[Material provided]:
********

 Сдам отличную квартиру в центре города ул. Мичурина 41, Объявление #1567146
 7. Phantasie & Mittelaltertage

********

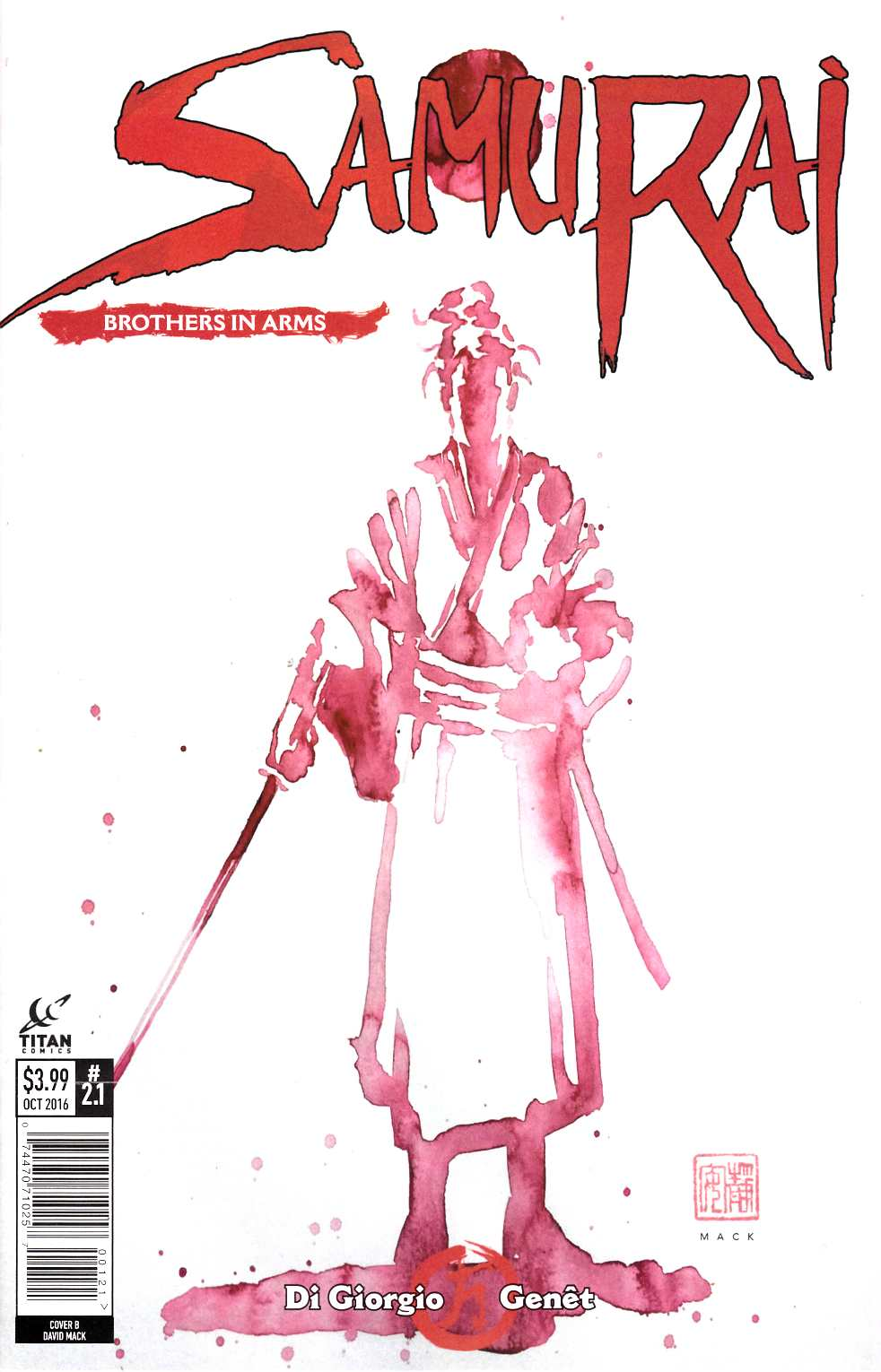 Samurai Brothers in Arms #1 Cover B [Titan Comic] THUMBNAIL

********

[Problem details]: Take the entries above and return only the lines from the one with "Сдам отличную квартиру" to the one with "7. Phantasie & Mittelaltertage", both included, unchanged.

[The answer]:
 Сдам отличную квартиру в центре города ул. Мичурина 41, Объявление #1567146
 7. Phantasie & Mittelaltertage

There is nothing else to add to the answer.